▶ **所给文段**:
------------------------

司门员外郎只是个过渡,没几个月,白居易就升为主客郎中(从五品),加朝散大夫、赐绯鱼袋(阿罗又有玩具啦)。五十岁这年,是白居易鸿运高照的一年,皇帝赐他为正二品上柱国的勋号,他老婆杨氏也封为弘农郡君,老白在渭上闲居、江州赋闲时一直标榜淡薄名利,但荣誉加身时,也不免十分得意:“得水鱼还动鳞鬣,乘轩鹤亦长精神。”

这时候,白居易当然有本钱在京城买房啦,他买的房子,在现在的大雁塔那个地方,叫昭国坊,有诗道:“游宦京都二十春,贫中无处可安贫。长羡蜗牛犹有舍,不如硕鼠解藏身。且求容立锥头地,免似漂流木偶人。但道吾庐心便足,敢辞湫隘与嚣尘。”

诗中的所谓“漂流木偶人”,是这样一个典故,出自《说苑》一书,说是一个木偶人和一个泥人对话,木人见天要下雨了,就笑道:“下雨后,你是泥做的,就成了一滩烂泥了,我却没有事”。泥人却道:“我淋成泥,无非返本归真而已,你被大水冲走,离开家乡,四处漂流,那才惨呢!”白居易这里是形容自己终于买了房子了,不会再像木偶人一样漂泊不定。

然而,有了权位,也有了是非。当年,有人举报科举不公,皇帝就命白居易临时任主考官,重新复试。风起于青苹之末,这次事件,标志着朝中的党争越来越激化。这年的十月份,白居易被任命为中书舍人(正五品上),这在当时,是相当荣耀的,所以后来有了“白舍人”这样的称谓。

当了中书舍人,就有资格在皇宫中值班,《千家诗》中选的这一首《直中书省》,就写出了此时的情景:“丝纶阁下文章静,钟鼓楼中刻漏长。独坐黄昏谁是伴?紫薇花对紫薇郎。”和很多中书夜值的诗相比,白居易似乎没有多么兴奋和激动,前面说过的韩愈,他当时的表现还记得吧?他在中书省夜值时狂呼:“身在仙宫第几重”,由此看来,韩、白二人的性格差距,还是相当大的。

------------------------

▶ **任务清单**:
(1) 用两句话概括上面这段关于白居易的文字。
(2) 请将上面这段关于白居易的文字中,从“司门员外郎只是个过渡,没几个”到“不会再像木偶人一样漂泊不定。”之间的部分(首尾均包括在内)原样照录下来。
(3) 按上面这段关于白居易的文字,白居易在京城买的房子位于哪个坊?

▶ **记录数据**:

------------------------

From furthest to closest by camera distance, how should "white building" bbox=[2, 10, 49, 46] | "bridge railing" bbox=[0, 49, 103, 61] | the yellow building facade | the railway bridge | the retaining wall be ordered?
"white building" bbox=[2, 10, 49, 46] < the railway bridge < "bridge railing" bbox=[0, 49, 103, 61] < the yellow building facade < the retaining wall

------------------------

▶ **回答**:
(1) 白居易五十岁前后仕途顺遂,升任主客郎中,获赐上柱国勋号,在京城昭国坊买了房子,当年十月又被任命为中书舍人。他在中书省夜值时写下《直中书省》,与韩愈夜值时的狂呼相比显得并不兴奋,可见韩、白二人性格差距相当大。

(2)
司门员外郎只是个过渡,没几个月,白居易就升为主客郎中(从五品),加朝散大夫、赐绯鱼袋(阿罗又有玩具啦)。五十岁这年,是白居易鸿运高照的一年,皇帝赐他为正二品上柱国的勋号,他老婆杨氏也封为弘农郡君,老白在渭上闲居、江州赋闲时一直标榜淡薄名利,但荣誉加身时,也不免十分得意:“得水鱼还动鳞鬣,乘轩鹤亦长精神。”

这时候,白居易当然有本钱在京城买房啦,他买的房子,在现在的大雁塔那个地方,叫昭国坊,有诗道:“游宦京都二十春,贫中无处可安贫。长羡蜗牛犹有舍,不如硕鼠解藏身。且求容立锥头地,免似漂流木偶人。但道吾庐心便足,敢辞湫隘与嚣尘。”

诗中的所谓“漂流木偶人”,是这样一个典故,出自《说苑》一书,说是一个木偶人和一个泥人对话,木人见天要下雨了,就笑道:“下雨后,你是泥做的,就成了一滩烂泥了,我却没有事”。泥人却道:“我淋成泥,无非返本归真而已,你被大水冲走,离开家乡,四处漂流,那才惨呢!”白居易这里是形容自己终于买了房子了,不会再像木偶人一样漂泊不定。

(3) 昭国坊。